Triangle Hadoop Users Group
1 week ago

Slides from Intro to HBase presentation January 2012

Thanks to Chris Shain from Tresata for coming to Durham last night to talk about HBase.



TriHUG January 2012 Talk by Chris Shain
2 weeks ago

Next Meeting: January 17, 2012 @ Bronto Software

Title: Intro to Apache HBase by Chris Shain of Tresata

Location: Bronto Software in Durham, NC

RSVP

Abstract: Chris will provide an introduction to Apache HBase, aiming to discuss:

  1. What is HBase? (High level overview)
  2. Details of the HBase architecture
  3. How do clients interact with HBase?
  4. Some general HBase patterns and anti-patterns
  5. What are the use cases for HBase vs. Relational DB?

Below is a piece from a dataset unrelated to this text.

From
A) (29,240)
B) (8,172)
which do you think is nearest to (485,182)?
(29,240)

Bio: Chris Shain is the software development lead at Tresata, a provider of Big Data solutions for the financial industry in Charlotte NC. His background includes 7+ years of software development experience in the financial services industry, with a focus on customer-facing data management applications and data warehousing. Lately he works with Hadoop and HBase on data volumes in the multi-terabyte range, and tinkers with geographic information systems. He lives in Charlotte NC, and can be reached at chris@tresata.com or twitter @ChrisShain.

2 months ago

Slides from Alan Gates Presentation on Nov. 15, 2011

Thanks to Alan Gates of Hortonworks for the two excellent presentations on Apache Pig and Apache HCatalog. Links to the slides for the two talks are included below and are also available on Slideshare.

3 months ago

Slides from Oct. 11 TriHUG meeting featuring Josh Patterson of Cloudera

3 months ago

Next Meeting: November 15, 2011 @ Bronto Software

Our next meeting will be November 15 at Bronto Software.  The speaker will be Alan Gates, the author of Programming Pig and a member of the Hortonworks team.  RSVP here.

————-

Title:  New Features in Pig 0.9 and  Introducing HCatalog

Abstract:  Pig 0.9 added several features to make Pig a more powerful data processing platform, including macros, include statements, and the ability to embed Pig in Python for control flow.  We’ll cover these, talk about some new features that have been added since 0.9, and what’s next on Pig’s roadmap.

HCatalog is a table management and storage management layer for Hadoop that enables users with different data processing tools – Pig, MapReduce, Hive, Streaming – to more easily read and write data on the grid. HCatalog’s table abstraction presents users with a relational view of data in the Hadoop distributed file system (HDFS) and ensures that users need not worry about where or in what format their data is stored – RCFile format, text files, sequence files.  This talk will include an overview of HCatalog’s features and a discussion of its current roadmap.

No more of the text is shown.